The Disputed Civets and the Complexion of the God in South India

Sunday, January 9, 2011: 8:50 AM
Grand Ballroom Salon B (Marriott Boston Copley Place)
James McHugh , University of Southern California, Los Angeles, CA
Civet is an extremely pungent, fatty secretion of a gland found near the anus of the civet cat. This peculiar material is not mentioned in early South Asian sources on perfumery and aromatics, though it does appear in texts dating from the later medieval period, where it is represented as a stinking material derived from a cat. Using mainly Sanskrit texts as sources, this paper first presents a short history of civet in South Asia, examining how this strange material was incorporated into the discourses of medicine, perfumery, and into Hindu liturgies. Nowadays civet is still used in the rituals of the large, wealthy temple of Lord Venkateshvara at Tirupati in South India. Here civets used to be kept to provide materials for an anointing ritual that is claimed to maintain the stone of the temple icon smooth and free from cracks.
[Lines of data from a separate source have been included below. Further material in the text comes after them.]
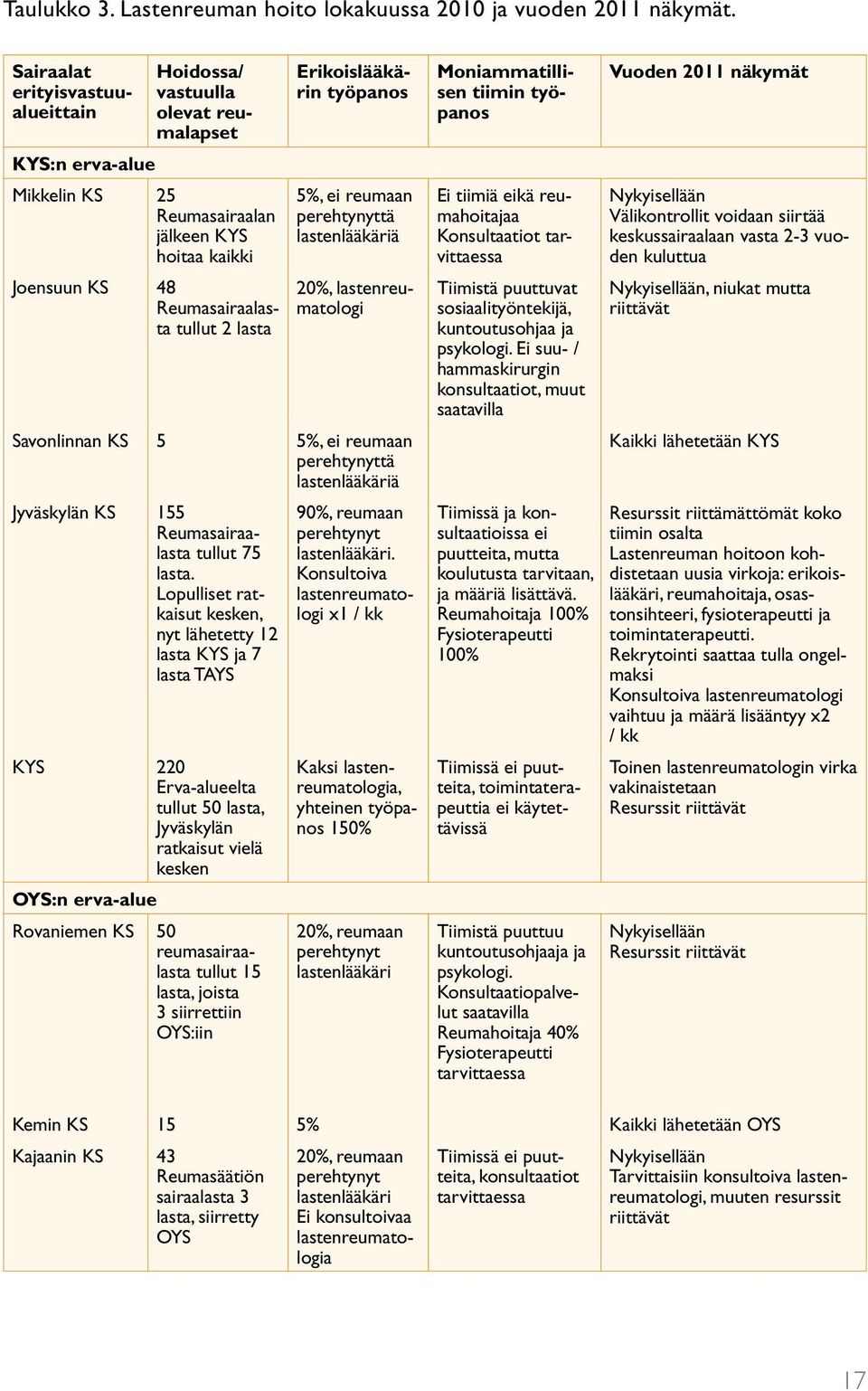 Taulukko 3. Lastenreuman hoito lokakuussa 2010 ja vuoden 2011 näkymät.

| Sairaalat erityisvastuualueittain | Hoidossa/ vastuulla olevat reumalapset | Erikoislääkärin työpanos | Moniammatillisen tiimin työpanos | Vuoden 2011 näkymät |
|---|---|---|---|---|
| KYS:n erva-alue | | | | |
| Mikkelin KS | 25 Reumasairaalan jälkeen KYS hoitaa kaikki | 5%, ei reumaan perehtynyttä lastenlääkäriä | Ei tiimiä eikä reumahoitajaa Konsultaatiot tarvittaessa | Nykyisellään Välikontrollit voidaan siirtää keskussairaalaan vasta 2-3 vuoden kuluttua |
| Joensuun KS | 48 Reumasairaalasta tullut 2 lasta | 20%, lastenreumatologi | Tiimistä puuttuvat sosiaalityöntekijä, kuntoutusohjaa ja psykologi. Ei suu- / hammaskirurgin konsultaatiot, muut saatavilla | Nykyisellään, niukat mutta riittävät |
| Savonlinnan KS | 5 | 5%, ei reumaan perehtynyttä lastenlääkäriä | | Kaikki lähetetään KYS |
| Jyväskylän KS | 155 Reumasairaalasta tullut 75 lasta. Lopulliset ratkaisut kesken, nyt lähetetty 12 lasta KYS ja 7 lasta TAYS | 90%, reumaan perehtynyt lastenlääkäri. Konsultoiva lastenreumatologi x1 / kk | Tiimissä ja konsultaatioissa ei puutteita, mutta koulutusta tarvitaan, ja määriä lisättävä. Reumahoitaja 100% Fysioterapeutti 100% | Resurssit riittämättömät koko tiimin osalta Lastenreuman hoitoon kohdistetaan uusia virkoja: erikoislääkäri, reumahoitaja, osastonsihteeri, fysioterapeutti ja toimintaterapeutti. Rekrytointi saattaa tulla ongelmaksi Konsultoiva lastenreumatologi vaihtuu ja määrä lisääntyy x2 / kk |
| KYS | 220 Erva-alueelta tullut 50 lasta, Jyväskylän ratkaisut vielä kesken | Kaksi lastenreumatologia, yhteinen työpanos 150% | Tiimissä ei puutteita, toimintaterapeuttia ei käytettävissä | Toinen lastenreumatologin virka vakinaistetaan Resurssit riittävät |
| OYS:n erva-alue | | | | |
| Rovaniemen KS | 50 reumasairaalasta tullut 15 lasta, joista 3 siirrettiin OYS:iin | 20%, reumaan perehtynyt lastenlääkäri | Tiimistä puuttuu kuntoutusohjaaja ja psykologi. Konsultaatiopalvelut saatavilla Reumahoitaja 40% Fysioterapeutti tarvittaessa | Nykyisellään Resurssit riittävät |
| Kemin KS | 15 | 5% | | Kaikki lähetetään OYS |
| Kajaanin KS | 43 Reumasäätiön sairaalasta 3 lasta, siirretty OYS | 20%, reumaan perehtynyt lastenlääkäri Ei konsultoivaa lastenreumatologia | Tiimissä ei puutteita, konsultaatiot tarvittaessa | Nykyisellään Tarvittaisiin konsultoiva lastenreumatologi, muuten resurssit riittävät |

17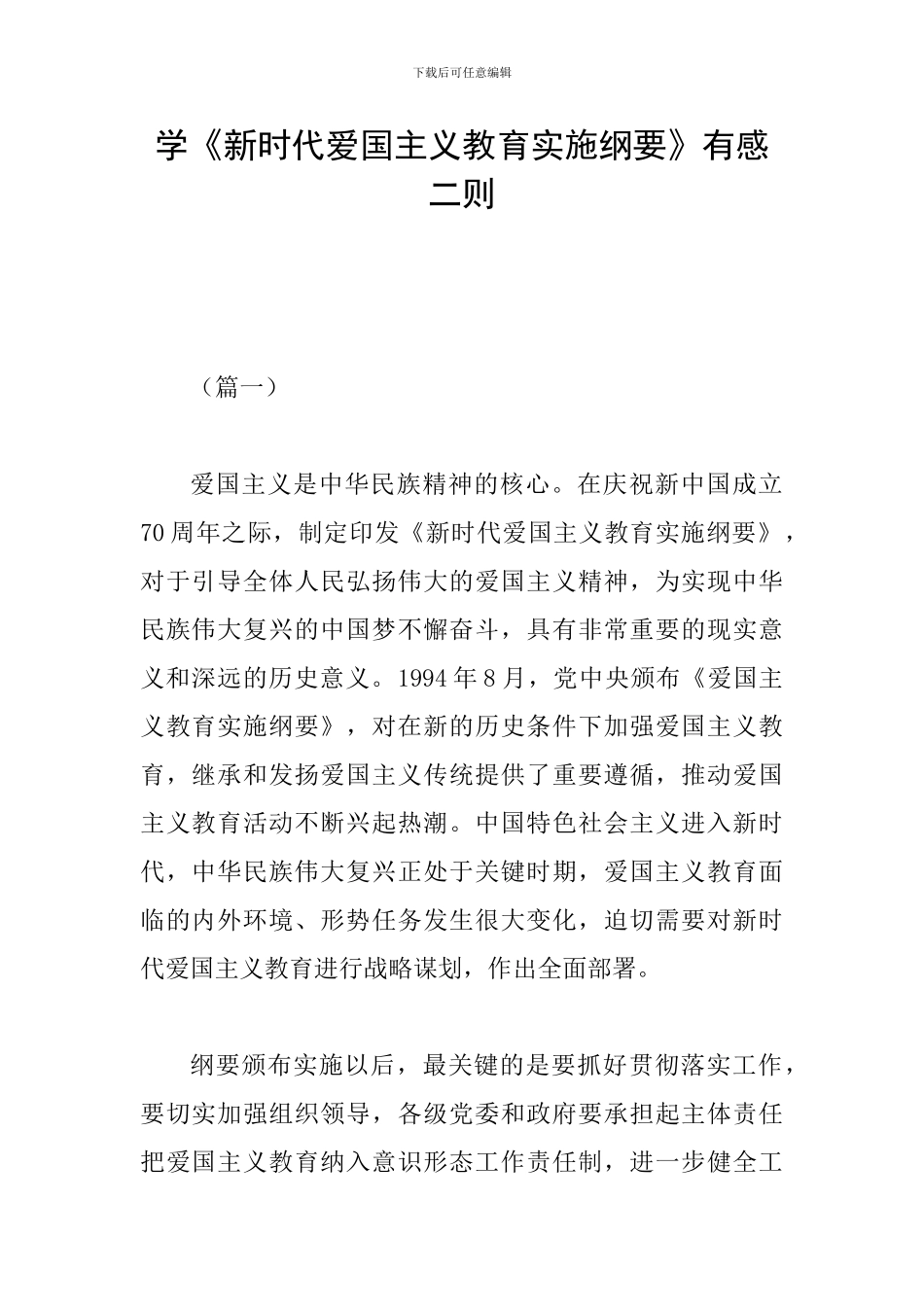 下载后可任意编辑

学《新时代爱国主义教育实施纲要》有感二则

（篇一）

爱国主义是中华民族精神的核心。在庆祝新中国成立70周年之际，制定印发《新时代爱国主义教育实施纲要》，对于引导全体人民弘扬伟大的爱国主义精神，为实现中华民族伟大复兴的中国梦不懈奋斗，具有非常重要的现实意义和深远的历史意义。1994年8月，党中央颁布《爱国主义教育实施纲要》，对在新的历史条件下加强爱国主义教育，继承和发扬爱国主义传统提供了重要遵循，推动爱国主义教育活动不断兴起热潮。中国特色社会主义进入新时代，中华民族伟大复兴正处于关键时期，爱国主义教育面临的内外环境、形势任务发生很大变化，迫切需要对新时代爱国主义教育进行战略谋划，作出全面部署。

纲要颁布实施以后，最关键的是要抓好贯彻落实工作，要切实加强组织领导，各级党委和政府要承担起主体责任把爱国主义教育纳入意识形态工作责任制，进一步健全工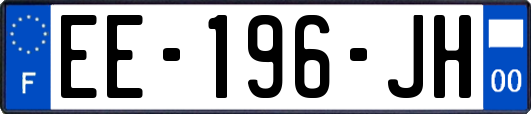 F
EE-196-JH
00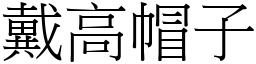 戴高帽子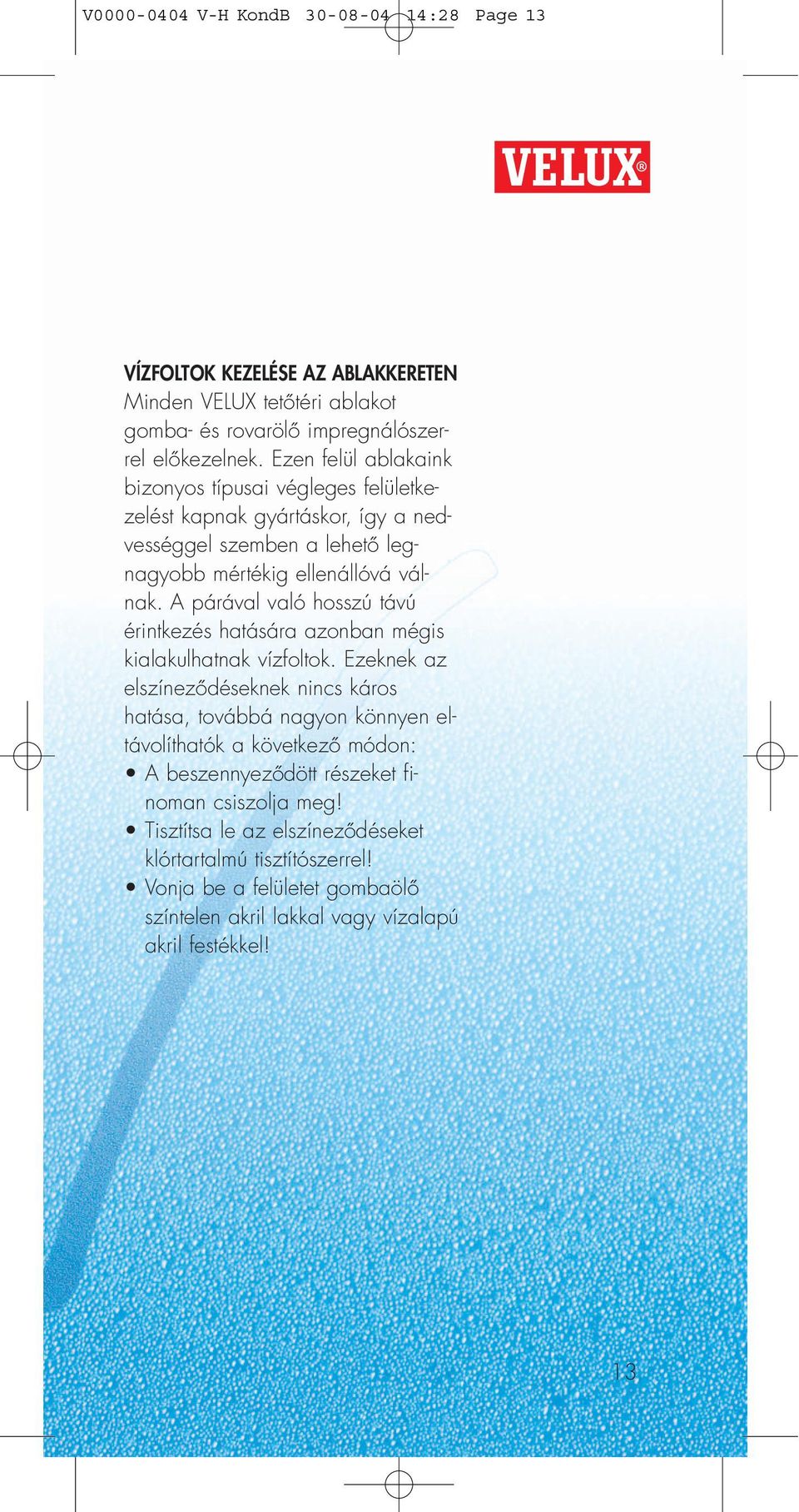 V0000-0404 V-H KondB 30-08-04 14:28 Page 13

VELUX®

VÍZFOLTOK KEZELÉSE AZ ABLAKKERETEN
Minden VELUX tetőtéri ablakot gomba- és rovarölő impregnálószerrel előkezelnek. Ezen felül ablakaink bizonyos típusai végleges felületkezelést kapnak gyártáskor, így a nedvességgel szemben a lehető legnagyobb mértékig ellenállóvá válnak. A párával való hosszú távú érintkezés hatására azonban mégis kialakulhatnak vízfoltok. Ezeknek az elszíneződéseknek nincs káros hatása, továbbá nagyon könnyen eltávolíthatók a következő módon:
• A beszennyeződött részeket finoman csiszolja meg!
• Tisztítsa le az elszíneződéseket klórtartalmú tisztítószerrel!
• Vonja be a felületet gombaölő színtelen akril lakkal vagy vízalapú akril festékkel!

13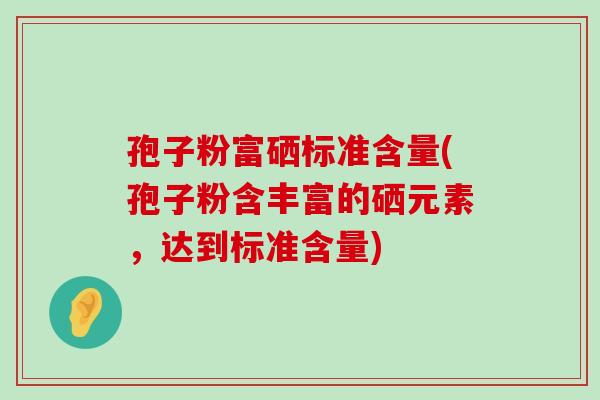 孢子粉富硒标准含量(孢子粉含丰富的硒元素，达到标准含量)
Recently, however, these civets were confiscated by the local wildlife authorities, and this caused a row between the local government and the extremely wealthy, powerful temple management. Having explored civet in South Asia this paper will then consider how, in this dispute, texts and traditions—a sacred history of civet—have been cited in order to justify the return of the temple civets, so necessary to maintain the complexion of the god.